Os dois principais tipos de cenários que explicam a manutenção da reprodução sexuada são respectivamente* a hipótese da rainha vermelha, sobre a qual já escrevi alguns artigos ("Rainhas, besouros e fungos 'degenerados',"Por que genes imunitários que nos prejudicam persistem?") aqui no evolucionismo.org - em que a coevolução parasita-hospedeiro é o foco das vantagens recombinatórias do sexo - e o outro, reúne uma série de modelos que podem ser descritos como ‘hipóteses do acumulo mutacional’, com o modelo proposto por Alexey Kondrashov, ‘hipótese mutacional determinística’ que talvez seja um dos mais conhecidos [2]. Esta segunda classe de modelos enfatizam que o sexo se manteria por causa da capacidade que ele confere aos genomas de se livrarem de variantes genéticas deletérias de uma vez (ou em poucas vezes) , sem incorrerem em excessiva carga genética e mutacional. O sexo aumentaria, por assim dizer, a capacidade da seleção natural em eliminar mutações deletérias.
Em resumo, a ideia de Kondrashov [2] é que a imensa maioria das mutações desfavoráveis são apenas ligeiramente deletérias, tendo pouquíssimo impacto sobre a aptidão dos indivíduos por elas mesmas e, portanto, sendo muito difíceis de serem eliminadas pela seleção em virtude das flutuações aleatórias nas taxas de nascimentos e mortes, especialmente em pequenas populações nas quais a deriva genética impera. A outra pressuposição de Kondrashov é que essas mutações ajam de forma sinergística já que os loci (genes) em questão estariam envolvidos eminterações epistáticas e não simplesmente somariam linearmente seus efeitos. Desta forma, o acumulo de mutações ligeiramente desfavoráveis aumentaria muito seu efeito composto sobre a aptidão dos seus portadores, em termos de sobrevivência e reprodução. Exatamente por isso, um processo como o sexo que combinasse e embaralha-se os genes, seria a solução, ao criar tanto indivíduos com poucas mutações desfavoráveis como outros com muitas destas mesmas mutações que seriam altamente afetados pelas mesmas morrendo muito cedo (ou quem sabe não nascendo), levando assim com eles diversos alelos defeituosos, com muito menos mortes, enquanto os remanescentes manteriam combinações bem menos negativas e prosperariam.

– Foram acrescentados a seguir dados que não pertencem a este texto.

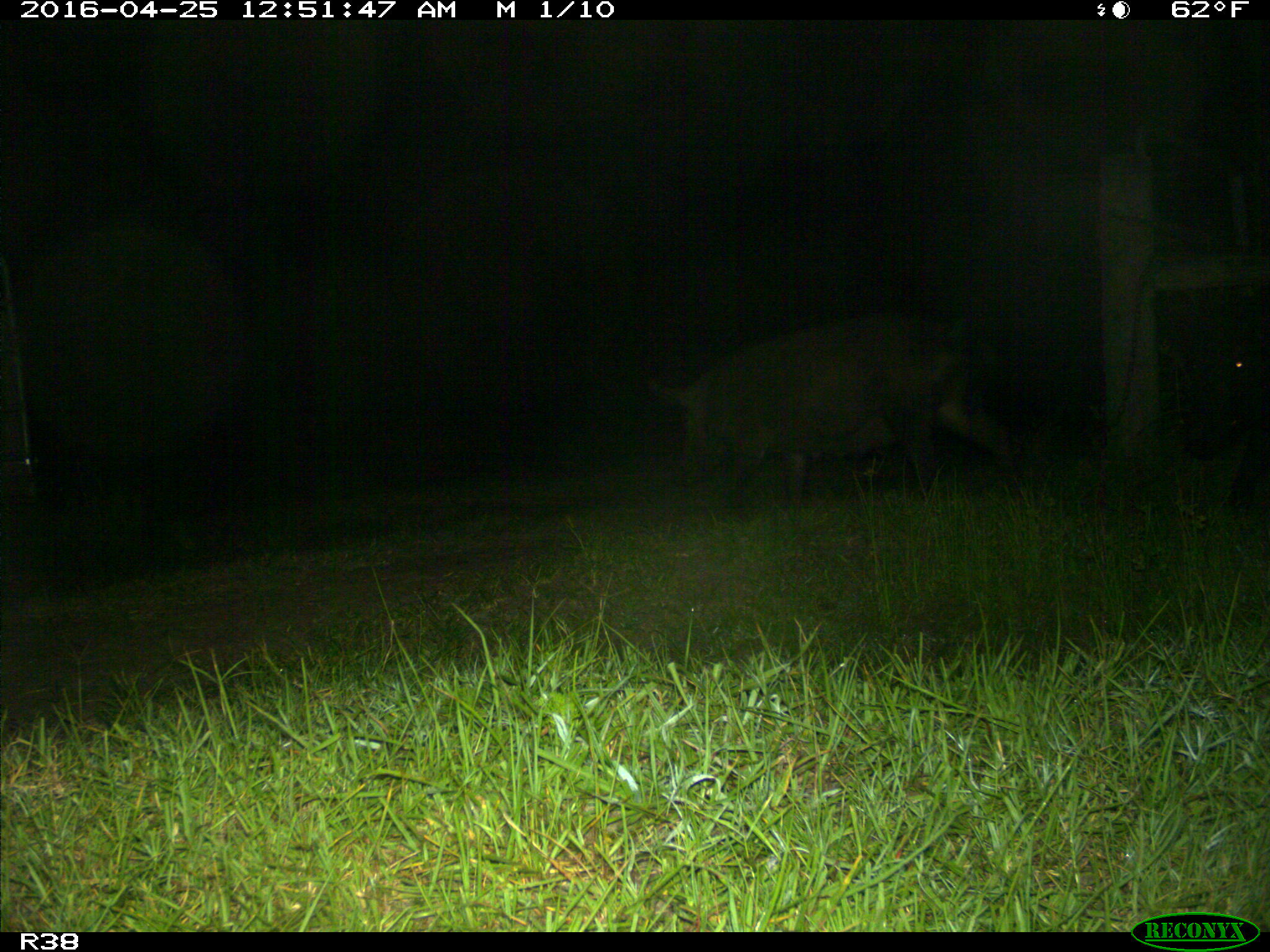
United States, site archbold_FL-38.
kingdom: Animalia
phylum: Chordata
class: Mammalia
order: Artiodactyla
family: Suidae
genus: Sus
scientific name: Sus scrofa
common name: wild boar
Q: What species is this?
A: Sus scrofa (wild boar).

No entanto, a tese de Kondrashov é bastante criticada por causa de sua dependência de algumas suposições bem restritivas, como a necessidade de uma incidência de mutações desfavoráveis, talvez, um pouco alta demais e a demanda por interações epistáticas não-aditivas entre os loci envolvidos que esbarra na existências de evidências do contrário**, ou seja, de várias mutações com efeitos negativos terem efeitos não sinergísticos umas sobre as outras e , até mesmo, em alguns casos, destas mutações terem inversos, ou seja, antagônicos. Para que houvesse maior chance do mecanismo de Kondrashov funcionar a espécie em questão precisaria exibir Gs maiores do que 1, onde ‘G’ o número de sítios sob seleção apresentando efeito sinergístico e ‘s’ é o coeficiente de seleção, o que parece ser o caso em espécies de Drosófilas e de alguns outros organismos, mas não de muitos outros.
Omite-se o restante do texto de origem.